The Fourth Department, sending the matter back to the Town Board for the second time in this variance proceeding, determined the board’s failure make adequate findings of fact and explain the reasons for its decision precluded appellate review:
Generally, “[f]indings of fact which show the actual grounds of a decision are necessary for an intelligent judicial review of a quasi-judicial or administrative determination” … . Here, we conclude that the Town Board has once again precluded intelligent judicial review of its determination inasmuch as its “purported findings of fact are speculative and mere conclusions and contain very little[, if any,] factual matter” … . The Town Board “must do more than merely restate the terms of the applicable ordinance” and the procedural history preceding and subsequent to the determination; rather, the Town Board must set forth “findings of the facts essential to its conclusion” to grant the variance in the first instance—i.e., the determination that is the subject of the appeal … . Given that the Town Board has “failed to articulate the reasons for its determination and failed to set forth …, we continue to hold the case, reserve decision and remit the matter to the Town Board to properly set forth the factual basis for its determination within 30 days of the date of entry of the order of this Court.
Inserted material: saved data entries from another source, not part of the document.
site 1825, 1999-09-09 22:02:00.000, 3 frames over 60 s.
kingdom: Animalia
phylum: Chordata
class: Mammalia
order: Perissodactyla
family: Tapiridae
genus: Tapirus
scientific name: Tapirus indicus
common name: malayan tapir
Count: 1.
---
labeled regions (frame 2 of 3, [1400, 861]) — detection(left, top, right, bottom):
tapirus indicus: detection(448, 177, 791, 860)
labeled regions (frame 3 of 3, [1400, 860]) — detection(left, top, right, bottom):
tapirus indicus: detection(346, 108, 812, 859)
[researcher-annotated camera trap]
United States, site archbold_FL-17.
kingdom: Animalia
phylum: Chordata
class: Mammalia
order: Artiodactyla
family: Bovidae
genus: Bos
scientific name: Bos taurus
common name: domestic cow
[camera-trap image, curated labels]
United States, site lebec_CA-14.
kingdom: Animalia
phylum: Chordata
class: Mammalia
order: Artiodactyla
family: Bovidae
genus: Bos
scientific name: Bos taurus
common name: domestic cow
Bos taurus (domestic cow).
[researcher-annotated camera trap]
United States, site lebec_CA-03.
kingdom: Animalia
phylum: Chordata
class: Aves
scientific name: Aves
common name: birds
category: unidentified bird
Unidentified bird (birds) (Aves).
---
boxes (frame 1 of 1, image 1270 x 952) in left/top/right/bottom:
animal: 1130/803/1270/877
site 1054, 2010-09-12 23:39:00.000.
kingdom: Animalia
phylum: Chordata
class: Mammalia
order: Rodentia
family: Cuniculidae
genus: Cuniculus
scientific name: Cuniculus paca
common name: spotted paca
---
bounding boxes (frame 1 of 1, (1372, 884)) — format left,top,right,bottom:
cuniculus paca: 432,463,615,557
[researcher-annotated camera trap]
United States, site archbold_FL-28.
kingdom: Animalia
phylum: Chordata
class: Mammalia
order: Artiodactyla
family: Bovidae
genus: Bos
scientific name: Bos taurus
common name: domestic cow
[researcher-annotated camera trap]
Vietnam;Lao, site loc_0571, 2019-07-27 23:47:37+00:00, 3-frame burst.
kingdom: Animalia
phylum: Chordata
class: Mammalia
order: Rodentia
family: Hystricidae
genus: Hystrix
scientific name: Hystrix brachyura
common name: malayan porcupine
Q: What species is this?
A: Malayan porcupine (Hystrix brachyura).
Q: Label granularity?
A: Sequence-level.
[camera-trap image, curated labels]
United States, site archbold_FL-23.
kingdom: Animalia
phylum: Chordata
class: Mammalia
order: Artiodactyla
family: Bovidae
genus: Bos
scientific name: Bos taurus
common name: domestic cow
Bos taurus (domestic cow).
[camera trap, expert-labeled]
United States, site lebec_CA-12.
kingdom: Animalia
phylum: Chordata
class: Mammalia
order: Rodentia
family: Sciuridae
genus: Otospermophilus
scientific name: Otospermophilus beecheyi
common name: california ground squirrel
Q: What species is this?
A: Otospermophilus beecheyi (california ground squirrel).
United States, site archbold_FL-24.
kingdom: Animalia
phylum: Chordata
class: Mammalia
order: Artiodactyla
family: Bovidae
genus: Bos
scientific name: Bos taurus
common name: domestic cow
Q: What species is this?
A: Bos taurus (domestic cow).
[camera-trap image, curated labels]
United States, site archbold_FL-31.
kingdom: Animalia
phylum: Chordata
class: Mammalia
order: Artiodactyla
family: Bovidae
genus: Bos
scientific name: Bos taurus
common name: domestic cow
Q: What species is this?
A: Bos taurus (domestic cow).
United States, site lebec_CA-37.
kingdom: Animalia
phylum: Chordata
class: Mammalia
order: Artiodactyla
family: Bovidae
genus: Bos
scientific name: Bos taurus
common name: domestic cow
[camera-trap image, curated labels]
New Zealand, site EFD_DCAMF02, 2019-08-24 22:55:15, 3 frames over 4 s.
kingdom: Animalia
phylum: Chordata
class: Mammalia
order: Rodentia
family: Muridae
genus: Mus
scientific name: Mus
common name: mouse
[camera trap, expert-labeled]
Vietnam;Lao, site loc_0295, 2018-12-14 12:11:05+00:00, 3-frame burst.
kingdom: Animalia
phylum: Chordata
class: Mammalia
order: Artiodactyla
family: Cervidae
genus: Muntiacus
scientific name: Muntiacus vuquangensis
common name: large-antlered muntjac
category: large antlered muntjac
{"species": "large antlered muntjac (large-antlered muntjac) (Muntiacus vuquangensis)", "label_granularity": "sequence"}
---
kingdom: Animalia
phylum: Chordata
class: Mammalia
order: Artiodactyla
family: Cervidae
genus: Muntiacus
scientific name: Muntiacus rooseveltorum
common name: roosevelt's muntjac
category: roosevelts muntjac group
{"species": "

We remind the parties that “[a]n attorney or party who fails to comply with a[n] . . . order of th[is C]ourt . . . shall be subject to such sanction as [we] may impose” upon motion or our own initiative after the attorney or party has a reasonable opportunity to be heard (22 NYCRR 1250.1 [h]). Matter of Guttman v Covert Town Bd., 2023 NY Slip Op 01632, Fourth Dept 3-24-23
Practice Point: An appellate court cannot review a Town Board’s ruling in a variance proceeding when the board does not explain its ruling and make findings of fact. Here the matter was sent back to the board for its reasons and findings of fact for a second time, under threat of sanctions.